Lab workers face risk of deadly meningitis
Lab workers face risk of deadly meningitis
Lack of biosafety cabinet is a major risk factor
Although the exact mechanism of transmission is unclear, failure to use a biosafety cabinet during manipulation of sterile site isolates of Neisseria meningitidis threatens lab workers with an occupational infection that has a 50% mortality rate, the Centers for Disease Control and Prevention (CDC) reports.

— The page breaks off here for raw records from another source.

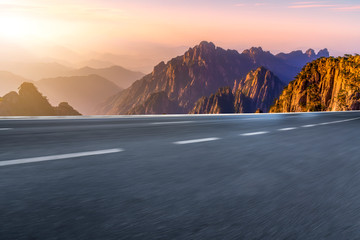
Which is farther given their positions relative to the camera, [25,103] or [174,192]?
[25,103]

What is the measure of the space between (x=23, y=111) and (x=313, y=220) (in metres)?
189

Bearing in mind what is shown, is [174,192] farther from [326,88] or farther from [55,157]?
[326,88]


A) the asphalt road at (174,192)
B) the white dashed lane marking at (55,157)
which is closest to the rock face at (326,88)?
the asphalt road at (174,192)

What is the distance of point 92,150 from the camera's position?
Result: 5.54 meters

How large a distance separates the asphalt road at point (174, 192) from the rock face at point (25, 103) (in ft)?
Answer: 590

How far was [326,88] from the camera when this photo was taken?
510 feet

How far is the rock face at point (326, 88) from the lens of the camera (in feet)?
440

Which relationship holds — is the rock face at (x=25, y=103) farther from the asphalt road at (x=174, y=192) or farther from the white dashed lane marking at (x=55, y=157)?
the asphalt road at (x=174, y=192)

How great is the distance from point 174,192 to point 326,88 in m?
162

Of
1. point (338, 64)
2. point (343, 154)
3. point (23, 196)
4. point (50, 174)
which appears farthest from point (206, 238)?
point (338, 64)

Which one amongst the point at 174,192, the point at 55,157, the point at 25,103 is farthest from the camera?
the point at 25,103

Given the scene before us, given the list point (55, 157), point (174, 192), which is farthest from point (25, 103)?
point (174, 192)

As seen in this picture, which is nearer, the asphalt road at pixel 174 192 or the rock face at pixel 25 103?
the asphalt road at pixel 174 192

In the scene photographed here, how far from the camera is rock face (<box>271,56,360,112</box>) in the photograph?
13412 centimetres
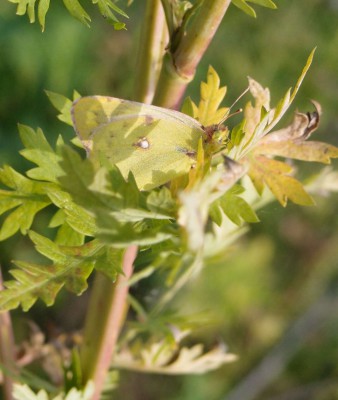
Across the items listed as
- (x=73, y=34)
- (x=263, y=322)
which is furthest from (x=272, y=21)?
(x=263, y=322)

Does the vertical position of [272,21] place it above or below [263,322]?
above

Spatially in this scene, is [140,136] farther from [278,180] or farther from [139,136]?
[278,180]

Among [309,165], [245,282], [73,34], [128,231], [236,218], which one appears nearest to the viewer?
[128,231]

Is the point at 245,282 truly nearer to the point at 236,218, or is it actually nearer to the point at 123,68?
the point at 123,68

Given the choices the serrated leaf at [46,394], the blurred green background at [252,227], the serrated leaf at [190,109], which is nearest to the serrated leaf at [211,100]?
the serrated leaf at [190,109]

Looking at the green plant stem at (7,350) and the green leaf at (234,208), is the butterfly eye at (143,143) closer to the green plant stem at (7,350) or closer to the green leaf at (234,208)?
the green leaf at (234,208)

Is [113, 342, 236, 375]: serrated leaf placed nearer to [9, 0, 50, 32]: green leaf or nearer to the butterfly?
the butterfly
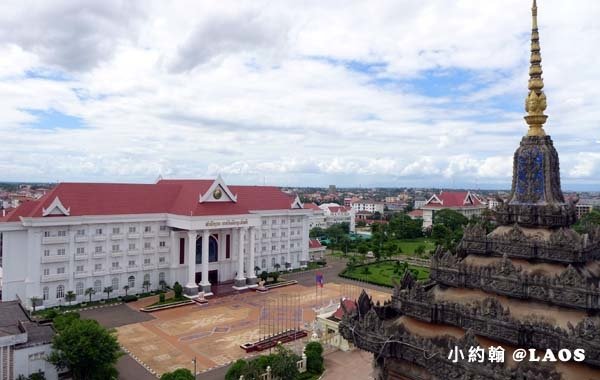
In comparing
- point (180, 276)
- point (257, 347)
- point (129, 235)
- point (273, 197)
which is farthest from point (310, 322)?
point (273, 197)

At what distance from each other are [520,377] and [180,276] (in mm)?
46934

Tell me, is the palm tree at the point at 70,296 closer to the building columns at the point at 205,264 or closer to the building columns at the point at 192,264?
the building columns at the point at 192,264

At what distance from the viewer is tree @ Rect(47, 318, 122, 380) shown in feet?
81.3

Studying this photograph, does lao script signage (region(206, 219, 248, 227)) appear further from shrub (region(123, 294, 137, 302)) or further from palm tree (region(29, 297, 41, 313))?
palm tree (region(29, 297, 41, 313))

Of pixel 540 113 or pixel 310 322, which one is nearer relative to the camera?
pixel 540 113

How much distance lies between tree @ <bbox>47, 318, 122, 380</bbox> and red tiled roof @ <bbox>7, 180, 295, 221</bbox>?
2282cm

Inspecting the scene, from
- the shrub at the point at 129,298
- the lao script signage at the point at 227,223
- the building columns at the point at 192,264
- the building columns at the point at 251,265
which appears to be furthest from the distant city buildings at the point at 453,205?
the shrub at the point at 129,298

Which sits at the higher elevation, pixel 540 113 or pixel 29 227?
pixel 540 113

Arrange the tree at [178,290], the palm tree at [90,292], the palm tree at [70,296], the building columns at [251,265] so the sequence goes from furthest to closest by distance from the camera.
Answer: the building columns at [251,265]
the tree at [178,290]
the palm tree at [90,292]
the palm tree at [70,296]

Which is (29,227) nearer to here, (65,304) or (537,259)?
(65,304)

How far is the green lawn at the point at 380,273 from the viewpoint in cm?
5809

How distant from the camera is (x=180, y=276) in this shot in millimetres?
52781

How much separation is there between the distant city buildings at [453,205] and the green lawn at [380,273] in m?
48.0

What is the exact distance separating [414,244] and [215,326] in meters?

"What we found that in nearly all of these cases involved manipulation of the isolate outside of a biosafety cabinet," says Jim Sejvar, MD, medical epidemiologist in the CDC’s meningitis and special pathogens branch. "We don’t understand enough about the transmission to say definitively that this is what causes the laboratory-acquired infections. But it certainly suggests that by manipulating these isolates outside of those enclosures, the laboratorians are putting themselves at greater risk."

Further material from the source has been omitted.